A History of Arab Graphic Design
Bahia Shehab and Haytham Nawar
American University in Cairo Press, 2020

Over the last few years, the interest in Arab graphic design has burst onto Instagram, with entire accounts dedicated to book cover design, postal stamps, typography, and more. In part, it’s emerged because Arab art is inaccessible—even with online museum collections, data and descriptions are all in English—whereas graphic design is all around, on a storefront in Cairo or in a poster designed in Tunis. For this reason, A History of Arab Graphic Design, from practitioner-scholars Bahia Shehab and Haytham Nawar, is timely, confronting the growing thirst for knowledge of Arab visual culture.

A History of Arab Graphic Design is easily the best introduction to the history of modern Arab visual culture on the market today. It lacks the jargon of exhibition catalogues, leans heavily on visual sources, and dismisses some previously held assumptions about Arab art, such as Islam’s prohibition of representational images in artwork. The difficulty of Shehab and Nawar’s task should not be understated. The archive in the modern history of the Arab world is a tricky subject regardless of what sort of history is being written, made more challenging by scope: the Arab world is vast. Even the term “Arab world” is tricky, where “Arab” fails to capture the true nature of the cultures and racial identities found in countries where Arabic is commonly spoken; Arab identity is contested because the term “Arab” can exclude many people. There are other questions of representation, as the focus of historians working on the 19th and 20th century tends to be Egypt, Lebanon, and Palestine, as is the trend of mainstream media. Art history has been better distributed and Shehab and Nawar follow suit, bringing in North Africa, Iraq, and Sudan.
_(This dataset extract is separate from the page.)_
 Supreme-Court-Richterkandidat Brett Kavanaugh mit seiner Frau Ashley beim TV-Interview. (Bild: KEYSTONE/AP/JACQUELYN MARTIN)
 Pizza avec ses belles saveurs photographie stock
Shehab and Nawar wrote Arab Graphic Design because they themselves teach design, at the American University in Cairo, and could not find a compact text for their courses. The bulk of Arab Graphic Design is set in the 20th century, though the first chapter focuses on the mainstays of Islamic Art—architecture, manuscript illumination, ceramics, and calligraphy—to make the subtle argument that Arab graphic design as a field is inextricable from the long material and visual histories of the region. This follows arguments made by Arab art history: for example, calligraphic abstraction—a style which emerged in the 1950s onwards—was often fueled by the practice of Arabic calligraphy. Continuing in chronological fashion, Nawar and Shehab also bring in themes like exile, identity, and the challenges of adapting Arabic to different technologies developed for Latin script. They also include biographies of different designers and profiles of institutions critical for the development of graphic design: these were often universities, like the College of Fine Arts in Baghdad, the University of Tripoli’s Faculty of Fine Arts and Media in Libya, and the Applied Arts School in Cairo.
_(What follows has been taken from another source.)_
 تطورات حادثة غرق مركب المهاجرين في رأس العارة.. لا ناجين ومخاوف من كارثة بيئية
The importance of this is not to be understated: as Nawar and Shehab note, many key figures of 20th-century graphic design have been neglected by 20th-century histories of the Middle East and North Africa. But perhaps more critical is that Nawar and Shehab make the point that these are the same institutions and many of the same key figures behind critical movements in Arab art. This is perhaps the central but unspoken argument of the book, that Arab graphic design is Arab art, with many of the same central figures, like Osman Waqialla, Mohamed Melehi, and Dia Azzawi; they not only produced fine art, but contributed to poster design and typography. Many became pop culture figures in themselves. Egyptians across different social strata know the work of Armenian-Egyptian artist Chant Avedissian—whose early work was in marketing and is known well as perhaps the greatest pop art of the Arab world—even if they don’t necessarily know his name. Beyond his work in the 1970s creating visual identities for Egyptian companies, his influence is felt in popular design in Egypt today, where a similar aesthetic can be found on coasters and phone cases. But Shehab and Nawar, through their focus on power structures and institutions, also encourage us to think beyond the artist, the lone genius: it is only through collaborative work that graphic design could take the forms it did and continues to, even today.

Arab Graphic Design will have an impact on multiple fields, but I hope it reaches the students for whom Shehab and Nawar write. The price is prohibitive for students in Egypt and elsewhere in the Arab world, but hopefully, it will be translated, the translator will be fairly compensated, and thus, it will be more accessible to Arabic speakers. Afterall, it was made for students; it’s clear even in the book’s design. The pages of A History of Arab Graphic Design are coarse, not glossy like most art books. Students will be able to write in this one, to argue with the text, to dream a little.